WHAT NEEDS TO BE DONE: Copy the entries below word for word, minus the pictures.

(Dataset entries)

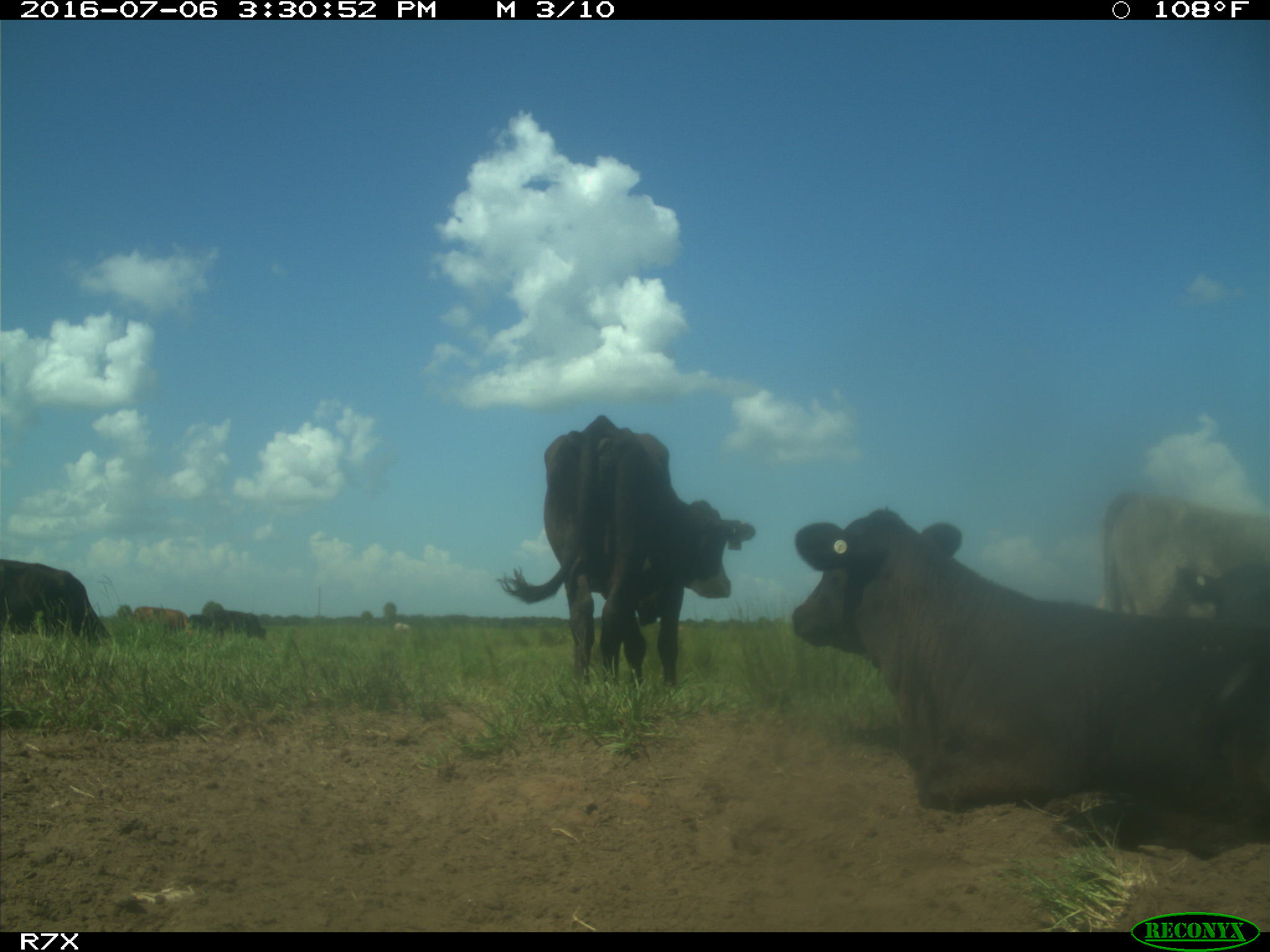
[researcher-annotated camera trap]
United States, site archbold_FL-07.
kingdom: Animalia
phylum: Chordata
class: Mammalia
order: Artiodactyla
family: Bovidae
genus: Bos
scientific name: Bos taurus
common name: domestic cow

FINAL ANSWER:
[researcher-annotated camera trap]
United States, site archbold_FL-07.
kingdom: Animalia
phylum: Chordata
class: Mammalia
order: Artiodactyla
family: Bovidae
genus: Bos
scientific name: Bos taurus
common name: domestic cow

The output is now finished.